There are also recreational games that you can play for fun, such as a competition mode acting as My Word Coach's version of a spelling bee, which asks the player to spell out the spoken word by spraying the letters on the screen, or Cube Survival, which is like "Block Letters" spread over several rounds to see how far you can go. Multiplayer is also part of the package, allowing you to challenge anywhere from two to four players across the exercises you've unlocked. There's no online functionality, though, so you have to keep the party at your house for the time being.
While the title gives you a large collection of words to play with, it can sometimes feel as if it throws you a curveball. Words that you've missed in one puzzle might show up again in another one to help reinforce it for you, but many times, you'll find yourself spelling out words that you take for granted, only to come up against something that you might never hear anyone say except in specific situations. After spelling out a word like "multitasking," you might run into "kroner" in the same game.

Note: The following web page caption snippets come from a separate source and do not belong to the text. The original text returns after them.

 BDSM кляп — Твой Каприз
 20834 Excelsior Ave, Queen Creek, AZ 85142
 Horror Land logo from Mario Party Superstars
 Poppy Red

Since kroner are the monetary units in Denmark and Norway, I'm not exactly sure how relevant the word would be, unless I happen to be visiting those countries.
My Word Coach is not without some other faults that can make it a little difficult to justify paying full price for what is essentially a DS title. For one thing, it locks up quite a bit of content to purposely make the core experience feel crippled. Using the Nintendo DS with the "Missing Letter" puzzle game from the outset would have been better than forcing players to unlock this feature as a "reward." The same goes for the competition mode, which would have been a great option to have at the beginning. It would've also been nice to have a larger selection of coaches to choose from or hear from them more often, and some of what they say can also get a little repetitive. In one session, I heard the same saying about Mark Twain about three times.

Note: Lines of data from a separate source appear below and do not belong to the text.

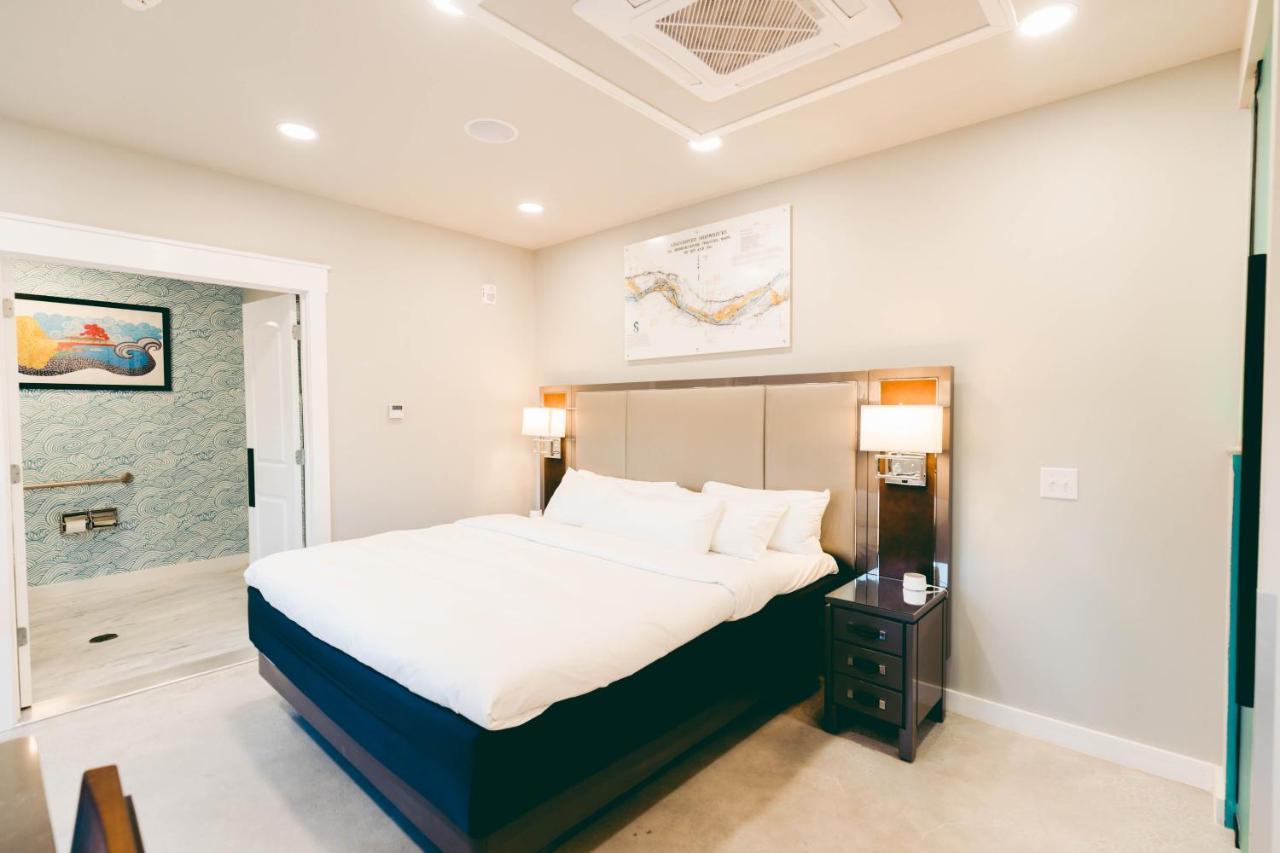 River Sirens Hotel-Contactless Check In Hotel Washington エクステリア 写真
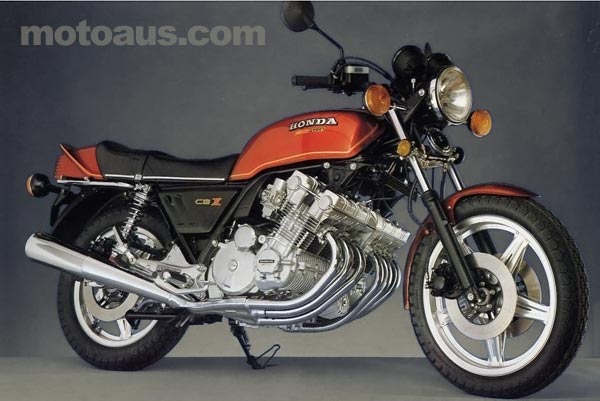 cbx-honda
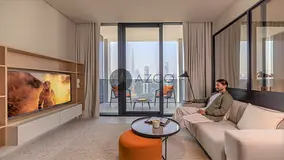 Near Handover | Classy Living | Best Location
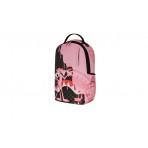 Sprayground Pink Panther Half Painted Dlxsv Σάκος Πλάτης (910B7426NSZ)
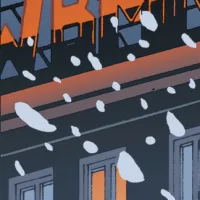 WBMN Gotham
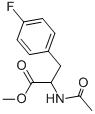 AC-DL-PHE(4-F)-OME CAS#: 87586-97-8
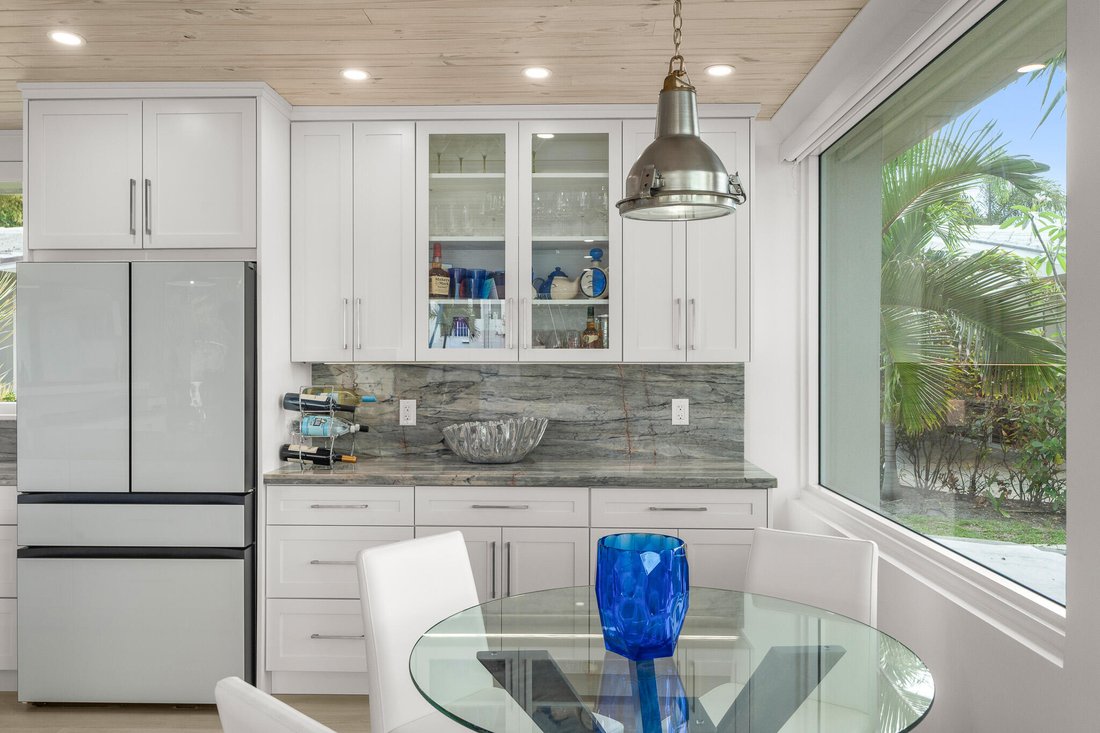 House in Hillsboro Beach, Florida, United States 4 - 17816344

Many of the exercises can start to feel stale over time, considering how few of them there are, but additional difficulty levels can make things a bit more interesting — unless you haven't unlocked them yet. They're fun in small doses, which is probably the reason the title asks you to stop after you've met your EP quota for the day, but it still doesn't hide the fact that there are only so many challenges here. The party options make it more fun as a game that you might want to share with your friends and family, and it would've been nice to see an option tailored for younger vocabularies. If you know someone training for a spelling bee, the huge vocabulary and the activities here might be a welcome supplement to the diet of words, but I wouldn't recommend throwing a grade schooler into this one alone.

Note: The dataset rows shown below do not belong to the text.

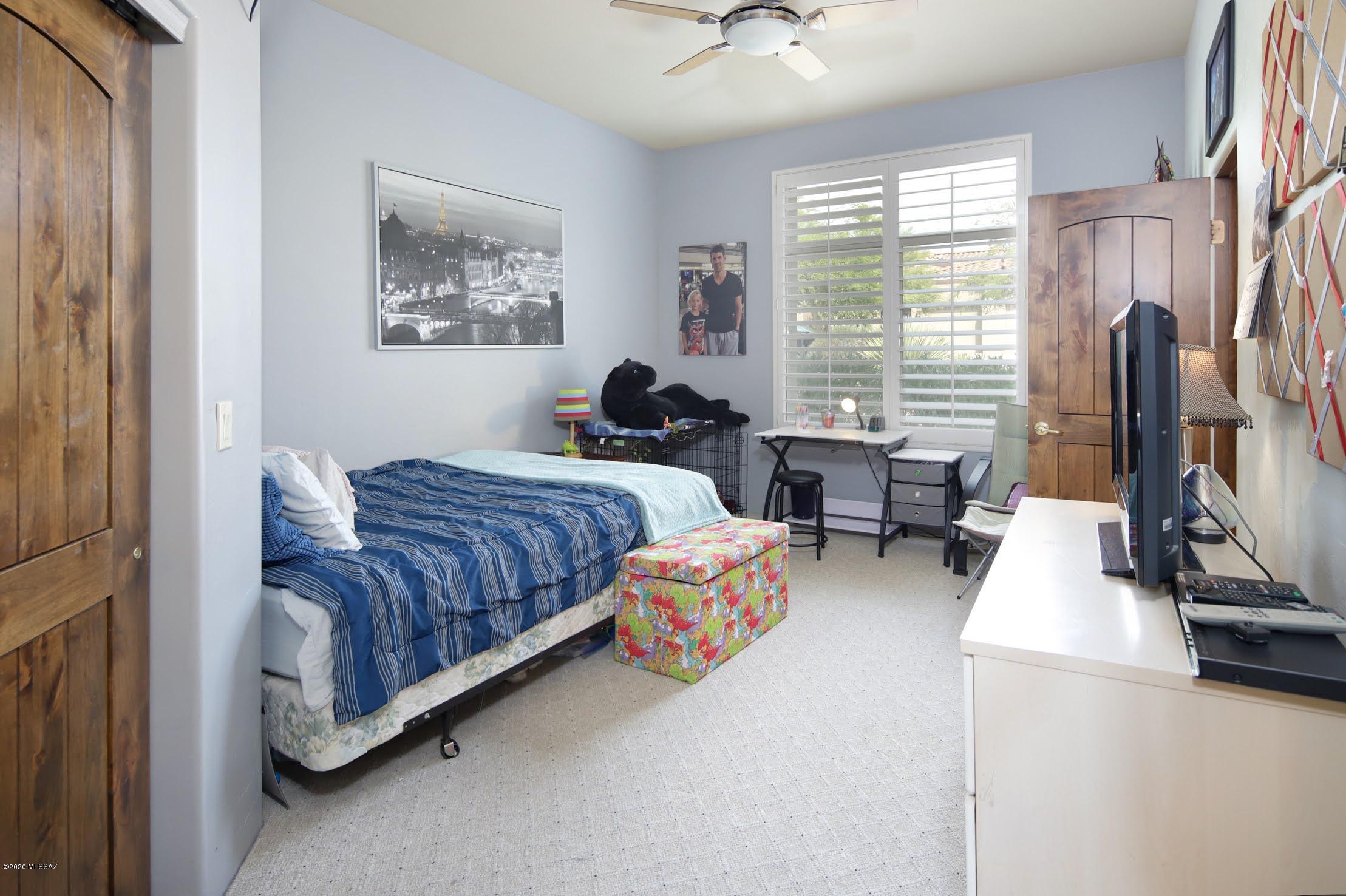 Pinnacle Ridge (1-76) - Residential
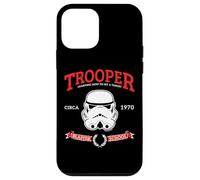 Custodia per iPhone 12 mini Originale Stormtrooper Trooper Blaster School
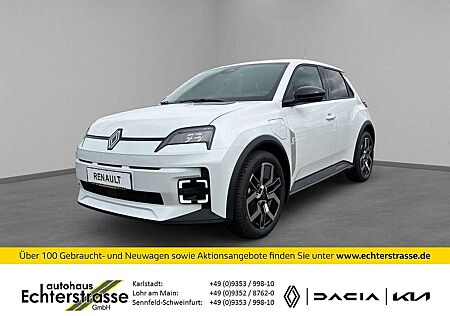 Renault R 5 E-Tech Techno 150 Comf. Range +SHZ+GJR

Altogether, My Word Coach is an entertaining collection of puzzles that can start out as a fun, charming title that makes reading through a dictionary as fun as it can be. While it includes a large vocabulary of words to draw from, the limited number of challenges and extras can feel a bit light for the AAA pricing, and the game quickly loses much of its staying power. It's genuinely entertaining in small chunks, but there is still a lot to be said for spending time with a good book instead, or by keeping a thesaurus or a copy of the Reader's Digest handy when you have the need to feel egregiously verbose.